As I went to get my godmother, an army of young men chivalrously moved into action. In a matter of seconds, the dance floor was flooded with lovely couples. At least two dozen of my friends and cousins had – surprise, surprise – “twisted their moms’ arms” into coming out for a dance. As I danced with my godmother, it was special for me to be with her, too, as she had lot her son in a motorcycle accident when he was just in his 20s; so together, we sort of stood in for each of our loved ones as we celebrated on this night together.

Meanwhile, it was such a sight to look around and see so many happy moms. If you take a moment to imagine what it’s like when you make your mom happy, I don’t have to tell you it’s a great feeling. Even if you fight it a little, deep down you want to make your parents happy and proud. In that moment, all around me on a ballroom dance floor, I saw a bunch of dressed-up-to-the-nines moms who were happy and proud of their sons, reveling in this fanciful moment of love. And I knew that my mom, though she was not there to dance with me, was proud – proud of me, proud of all those boys who are sons to their mothers, and proud of the love she taught us all. The love that danced around that reception between so many mothers and sons is the result of God’s friendship.

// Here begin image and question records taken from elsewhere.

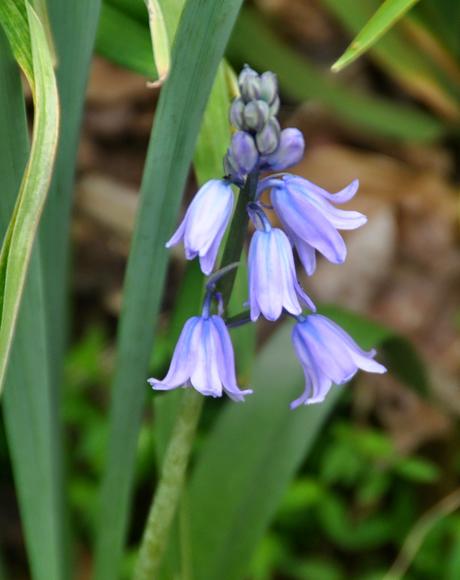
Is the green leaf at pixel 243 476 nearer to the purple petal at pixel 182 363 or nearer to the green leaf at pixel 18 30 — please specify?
the purple petal at pixel 182 363

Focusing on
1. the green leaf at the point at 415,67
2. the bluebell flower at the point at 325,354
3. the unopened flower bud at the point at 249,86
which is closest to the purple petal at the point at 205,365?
the bluebell flower at the point at 325,354

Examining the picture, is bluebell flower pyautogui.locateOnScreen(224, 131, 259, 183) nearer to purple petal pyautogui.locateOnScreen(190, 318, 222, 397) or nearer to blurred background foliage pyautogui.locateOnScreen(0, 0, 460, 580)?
purple petal pyautogui.locateOnScreen(190, 318, 222, 397)

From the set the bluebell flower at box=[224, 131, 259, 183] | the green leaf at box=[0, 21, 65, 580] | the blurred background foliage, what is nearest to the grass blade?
the green leaf at box=[0, 21, 65, 580]

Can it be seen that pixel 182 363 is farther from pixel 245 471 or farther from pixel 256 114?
pixel 245 471

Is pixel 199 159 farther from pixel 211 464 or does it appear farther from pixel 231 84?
pixel 211 464

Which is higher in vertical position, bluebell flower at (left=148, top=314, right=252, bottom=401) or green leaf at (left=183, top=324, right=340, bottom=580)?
bluebell flower at (left=148, top=314, right=252, bottom=401)

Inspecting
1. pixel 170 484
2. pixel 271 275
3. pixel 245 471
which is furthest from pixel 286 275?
pixel 245 471
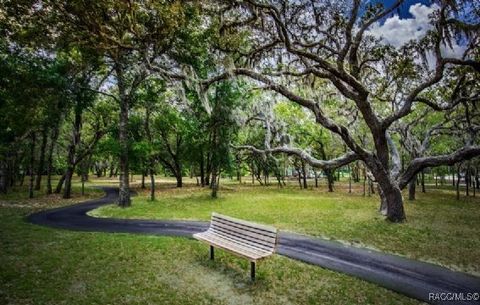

A nice sampling of some sons and mothers :)
I’m a momma’s boy. It was always true, but as I grew and matured, I knew more and more that when my mother was happy, everyone was happy. And that all I had to do to accomplish that was to be myself the way God made me to be and the way my parents raised me to be. I think in these big moments of my wedding day, what I wanted and needed Jesus to do for me was to show me my mom’s love and presence. Sure enough then, throughout the whole day, and throughout my whole life, highlighted in these three luminous wedding moments, there she was – there the God who is Love was – beyond a doubt, showing us the results of God’s friendship.

* * *

Let me tell you a simple story. There once was a man whose town was being flooded by a great storm. He prayed to God, saying, “God! Come to my assistance and save me!” Just then, he heard on the radio that the flood was getting severe, and everyone in town needed to evacuate. The man dismissed the radio report and said, “No, no, God will come to help me.” A few minutes later, a man in a rowboat came by his home and called out to the man to jump into the rowboat. The man dismissed the rower and said, “No, no, God will come to help me.” Shortly after, a helicopter flew down over his house, lowered a ladder, and called out to him to climb into the helicopter. The man dismissed the pilot and said, “No, no, God will come to help me.” The flood overtook the town, and the man died. When he met His Maker, he said to God, “Lord, I prayed for your help, and you abandoned me in my time of need!” God paused and replied, “I sent you a radio report, a rowboat, and a helicopter. Why didn’t you take my help?”

Sometimes, we want to box God in. We want to turn him into some sort of divine butler, who waits far away and leaves us alone but then hurries in to answer our call when we are in need, who will serve and help us at our prompting but otherwise is uninvolved. However, that’s not quite right; our God is more than that. Our God is the God who made us in His image, out of love, with free will. Our God is the God who became human, who walked among us, who died for us all. Our God is the one who gave us the Holy Spirit to inspire and guide us, who gathered us as a Church in communion with Christ and one another, and who calls us to be the hands and feet of Christ to love one another.

Look at your sheets. I only have one write-down for you tonight, because it’s the singular thing I want you to focus on here: God is love.

Relationship is all about the giving and receiving of love. So when you connect to another person, when you reach out to love them, when you open your heart to allow them to love you, you are experiencing the results of God’s friendship. Our God who is Love flows through the relationships we share. We see this most potently in our family and in our closest friends. While we can be frustrated or annoyed by them, these closest people manifest the results of God’s friendship for us. And when we are aware of this love, when we receive it with open hearts and share it with others in turn, this love in action is the Result of God’s Friendship.